Retype the listing without any alteration.

** DATA EXCERPTS **
:::

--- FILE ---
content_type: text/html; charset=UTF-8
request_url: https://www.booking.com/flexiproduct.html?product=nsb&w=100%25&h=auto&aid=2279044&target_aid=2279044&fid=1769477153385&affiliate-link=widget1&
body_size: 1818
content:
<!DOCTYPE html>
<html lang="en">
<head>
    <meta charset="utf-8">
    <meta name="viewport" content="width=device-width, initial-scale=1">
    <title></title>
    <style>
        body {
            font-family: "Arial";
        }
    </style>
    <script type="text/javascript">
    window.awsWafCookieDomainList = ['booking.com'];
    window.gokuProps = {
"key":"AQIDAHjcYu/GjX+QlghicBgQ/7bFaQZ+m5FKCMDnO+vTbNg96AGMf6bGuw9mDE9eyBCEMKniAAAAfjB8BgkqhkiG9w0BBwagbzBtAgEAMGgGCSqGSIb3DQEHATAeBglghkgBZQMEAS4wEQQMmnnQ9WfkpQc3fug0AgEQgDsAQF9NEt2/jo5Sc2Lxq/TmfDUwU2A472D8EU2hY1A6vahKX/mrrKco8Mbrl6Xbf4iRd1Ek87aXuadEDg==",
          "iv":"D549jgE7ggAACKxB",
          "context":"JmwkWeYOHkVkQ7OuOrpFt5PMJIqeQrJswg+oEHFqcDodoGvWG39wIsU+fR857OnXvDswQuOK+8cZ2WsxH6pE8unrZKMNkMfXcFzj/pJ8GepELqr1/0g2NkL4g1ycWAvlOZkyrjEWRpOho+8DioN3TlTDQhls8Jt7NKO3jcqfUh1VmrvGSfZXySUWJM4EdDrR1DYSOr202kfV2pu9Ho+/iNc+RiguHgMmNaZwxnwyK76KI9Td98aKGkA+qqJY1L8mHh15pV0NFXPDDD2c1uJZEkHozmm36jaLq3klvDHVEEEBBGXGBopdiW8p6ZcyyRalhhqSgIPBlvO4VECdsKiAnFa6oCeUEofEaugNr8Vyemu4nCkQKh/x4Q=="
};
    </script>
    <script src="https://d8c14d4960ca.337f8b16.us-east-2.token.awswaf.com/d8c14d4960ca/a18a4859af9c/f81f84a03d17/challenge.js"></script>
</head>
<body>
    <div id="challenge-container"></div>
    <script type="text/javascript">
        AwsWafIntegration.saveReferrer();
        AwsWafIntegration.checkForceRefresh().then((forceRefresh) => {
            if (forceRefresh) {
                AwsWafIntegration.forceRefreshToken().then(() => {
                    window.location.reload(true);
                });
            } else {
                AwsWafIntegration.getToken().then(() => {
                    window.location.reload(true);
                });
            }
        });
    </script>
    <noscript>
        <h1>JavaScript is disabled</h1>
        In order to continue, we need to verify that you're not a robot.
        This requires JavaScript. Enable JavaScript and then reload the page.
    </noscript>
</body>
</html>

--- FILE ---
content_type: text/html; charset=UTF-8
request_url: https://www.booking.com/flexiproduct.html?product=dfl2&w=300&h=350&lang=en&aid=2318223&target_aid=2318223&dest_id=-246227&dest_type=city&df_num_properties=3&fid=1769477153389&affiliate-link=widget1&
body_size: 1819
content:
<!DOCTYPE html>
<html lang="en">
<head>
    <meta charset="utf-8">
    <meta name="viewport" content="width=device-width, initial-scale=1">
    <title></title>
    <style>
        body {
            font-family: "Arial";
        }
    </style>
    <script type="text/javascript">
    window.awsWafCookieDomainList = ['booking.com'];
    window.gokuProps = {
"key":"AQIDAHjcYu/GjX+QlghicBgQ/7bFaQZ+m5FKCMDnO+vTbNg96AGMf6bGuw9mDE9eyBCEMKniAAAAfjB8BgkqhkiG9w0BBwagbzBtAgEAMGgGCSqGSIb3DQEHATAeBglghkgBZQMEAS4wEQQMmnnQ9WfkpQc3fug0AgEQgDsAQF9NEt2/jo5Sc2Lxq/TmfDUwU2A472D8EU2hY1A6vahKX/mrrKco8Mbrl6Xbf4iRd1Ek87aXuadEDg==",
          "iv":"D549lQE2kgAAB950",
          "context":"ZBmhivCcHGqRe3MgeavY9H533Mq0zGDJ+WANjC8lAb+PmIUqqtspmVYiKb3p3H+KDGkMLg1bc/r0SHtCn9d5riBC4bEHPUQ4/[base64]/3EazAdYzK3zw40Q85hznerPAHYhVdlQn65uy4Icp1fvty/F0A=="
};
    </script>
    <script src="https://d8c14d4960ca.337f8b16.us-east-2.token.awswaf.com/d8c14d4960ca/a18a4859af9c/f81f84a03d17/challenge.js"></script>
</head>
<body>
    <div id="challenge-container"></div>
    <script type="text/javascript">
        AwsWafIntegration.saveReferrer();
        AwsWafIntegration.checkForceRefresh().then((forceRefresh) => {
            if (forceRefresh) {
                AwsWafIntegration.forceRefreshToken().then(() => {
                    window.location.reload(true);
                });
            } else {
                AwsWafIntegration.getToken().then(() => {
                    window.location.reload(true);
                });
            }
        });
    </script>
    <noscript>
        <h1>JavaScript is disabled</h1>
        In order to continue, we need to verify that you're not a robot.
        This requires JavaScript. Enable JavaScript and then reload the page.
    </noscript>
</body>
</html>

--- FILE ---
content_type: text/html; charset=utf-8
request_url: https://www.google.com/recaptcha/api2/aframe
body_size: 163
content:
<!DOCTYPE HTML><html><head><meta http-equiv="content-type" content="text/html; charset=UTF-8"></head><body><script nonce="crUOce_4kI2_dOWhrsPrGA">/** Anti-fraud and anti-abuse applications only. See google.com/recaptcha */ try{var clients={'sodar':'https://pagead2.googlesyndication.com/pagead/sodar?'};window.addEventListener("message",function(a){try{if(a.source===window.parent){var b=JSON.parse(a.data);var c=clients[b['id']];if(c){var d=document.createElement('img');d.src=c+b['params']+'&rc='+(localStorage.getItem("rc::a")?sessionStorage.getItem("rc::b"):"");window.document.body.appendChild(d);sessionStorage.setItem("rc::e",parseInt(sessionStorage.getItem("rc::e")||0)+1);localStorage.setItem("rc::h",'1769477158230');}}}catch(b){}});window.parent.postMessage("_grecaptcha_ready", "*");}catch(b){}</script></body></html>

:::

** TASK RESULT **
--- FILE ---
content_type: text/html; charset=UTF-8
request_url: https://www.booking.com/flexiproduct.html?product=nsb&w=100%25&h=auto&aid=2279044&target_aid=2279044&fid=1769477153385&affiliate-link=widget1&
body_size: 1818
content:
<!DOCTYPE html>
<html lang="en">
<head>
    <meta charset="utf-8">
    <meta name="viewport" content="width=device-width, initial-scale=1">
    <title></title>
    <style>
        body {
            font-family: "Arial";
        }
    </style>
    <script type="text/javascript">
    window.awsWafCookieDomainList = ['booking.com'];
    window.gokuProps = {
"key":"AQIDAHjcYu/GjX+QlghicBgQ/7bFaQZ+m5FKCMDnO+vTbNg96AGMf6bGuw9mDE9eyBCEMKniAAAAfjB8BgkqhkiG9w0BBwagbzBtAgEAMGgGCSqGSIb3DQEHATAeBglghkgBZQMEAS4wEQQMmnnQ9WfkpQc3fug0AgEQgDsAQF9NEt2/jo5Sc2Lxq/TmfDUwU2A472D8EU2hY1A6vahKX/mrrKco8Mbrl6Xbf4iRd1Ek87aXuadEDg==",
          "iv":"D549jgE7ggAACKxB",
          "context":"JmwkWeYOHkVkQ7OuOrpFt5PMJIqeQrJswg+oEHFqcDodoGvWG39wIsU+fR857OnXvDswQuOK+8cZ2WsxH6pE8unrZKMNkMfXcFzj/pJ8GepELqr1/0g2NkL4g1ycWAvlOZkyrjEWRpOho+8DioN3TlTDQhls8Jt7NKO3jcqfUh1VmrvGSfZXySUWJM4EdDrR1DYSOr202kfV2pu9Ho+/iNc+RiguHgMmNaZwxnwyK76KI9Td98aKGkA+qqJY1L8mHh15pV0NFXPDDD2c1uJZEkHozmm36jaLq3klvDHVEEEBBGXGBopdiW8p6ZcyyRalhhqSgIPBlvO4VECdsKiAnFa6oCeUEofEaugNr8Vyemu4nCkQKh/x4Q=="
};
    </script>
    <script src="https://d8c14d4960ca.337f8b16.us-east-2.token.awswaf.com/d8c14d4960ca/a18a4859af9c/f81f84a03d17/challenge.js"></script>
</head>
<body>
    <div id="challenge-container"></div>
    <script type="text/javascript">
        AwsWafIntegration.saveReferrer();
        AwsWafIntegration.checkForceRefresh().then((forceRefresh) => {
            if (forceRefresh) {
                AwsWafIntegration.forceRefreshToken().then(() => {
                    window.location.reload(true);
                });
            } else {
                AwsWafIntegration.getToken().then(() => {
                    window.location.reload(true);
                });
            }
        });
    </script>
    <noscript>
        <h1>JavaScript is disabled</h1>
        In order to continue, we need to verify that you're not a robot.
        This requires JavaScript. Enable JavaScript and then reload the page.
    </noscript>
</body>
</html>

--- FILE ---
content_type: text/html; charset=UTF-8
request_url: https://www.booking.com/flexiproduct.html?product=dfl2&w=300&h=350&lang=en&aid=2318223&target_aid=2318223&dest_id=-246227&dest_type=city&df_num_properties=3&fid=1769477153389&affiliate-link=widget1&
body_size: 1819
content:
<!DOCTYPE html>
<html lang="en">
<head>
    <meta charset="utf-8">
    <meta name="viewport" content="width=device-width, initial-scale=1">
    <title></title>
    <style>
        body {
            font-family: "Arial";
        }
    </style>
    <script type="text/javascript">
    window.awsWafCookieDomainList = ['booking.com'];
    window.gokuProps = {
"key":"AQIDAHjcYu/GjX+QlghicBgQ/7bFaQZ+m5FKCMDnO+vTbNg96AGMf6bGuw9mDE9eyBCEMKniAAAAfjB8BgkqhkiG9w0BBwagbzBtAgEAMGgGCSqGSIb3DQEHATAeBglghkgBZQMEAS4wEQQMmnnQ9WfkpQc3fug0AgEQgDsAQF9NEt2/jo5Sc2Lxq/TmfDUwU2A472D8EU2hY1A6vahKX/mrrKco8Mbrl6Xbf4iRd1Ek87aXuadEDg==",
          "iv":"D549lQE2kgAAB950",
          "context":"ZBmhivCcHGqRe3MgeavY9H533Mq0zGDJ+WANjC8lAb+PmIUqqtspmVYiKb3p3H+KDGkMLg1bc/r0SHtCn9d5riBC4bEHPUQ4/[base64]/3EazAdYzK3zw40Q85hznerPAHYhVdlQn65uy4Icp1fvty/F0A=="
};
    </script>
    <script src="https://d8c14d4960ca.337f8b16.us-east-2.token.awswaf.com/d8c14d4960ca/a18a4859af9c/f81f84a03d17/challenge.js"></script>
</head>
<body>
    <div id="challenge-container"></div>
    <script type="text/javascript">
        AwsWafIntegration.saveReferrer();
        AwsWafIntegration.checkForceRefresh().then((forceRefresh) => {
            if (forceRefresh) {
                AwsWafIntegration.forceRefreshToken().then(() => {
                    window.location.reload(true);
                });
            } else {
                AwsWafIntegration.getToken().then(() => {
                    window.location.reload(true);
                });
            }
        });
    </script>
    <noscript>
        <h1>JavaScript is disabled</h1>
        In order to continue, we need to verify that you're not a robot.
        This requires JavaScript. Enable JavaScript and then reload the page.
    </noscript>
</body>
</html>

--- FILE ---
content_type: text/html; charset=utf-8
request_url: https://www.google.com/recaptcha/api2/aframe
body_size: 163
content:
<!DOCTYPE HTML><html><head><meta http-equiv="content-type" content="text/html; charset=UTF-8"></head><body><script nonce="crUOce_4kI2_dOWhrsPrGA">/** Anti-fraud and anti-abuse applications only. See google.com/recaptcha */ try{var clients={'sodar':'https://pagead2.googlesyndication.com/pagead/sodar?'};window.addEventListener("message",function(a){try{if(a.source===window.parent){var b=JSON.parse(a.data);var c=clients[b['id']];if(c){var d=document.createElement('img');d.src=c+b['params']+'&rc='+(localStorage.getItem("rc::a")?sessionStorage.getItem("rc::b"):"");window.document.body.appendChild(d);sessionStorage.setItem("rc::e",parseInt(sessionStorage.getItem("rc::e")||0)+1);localStorage.setItem("rc::h",'1769477158230');}}}catch(b){}});window.parent.postMessage("_grecaptcha_ready", "*");}catch(b){}</script></body></html>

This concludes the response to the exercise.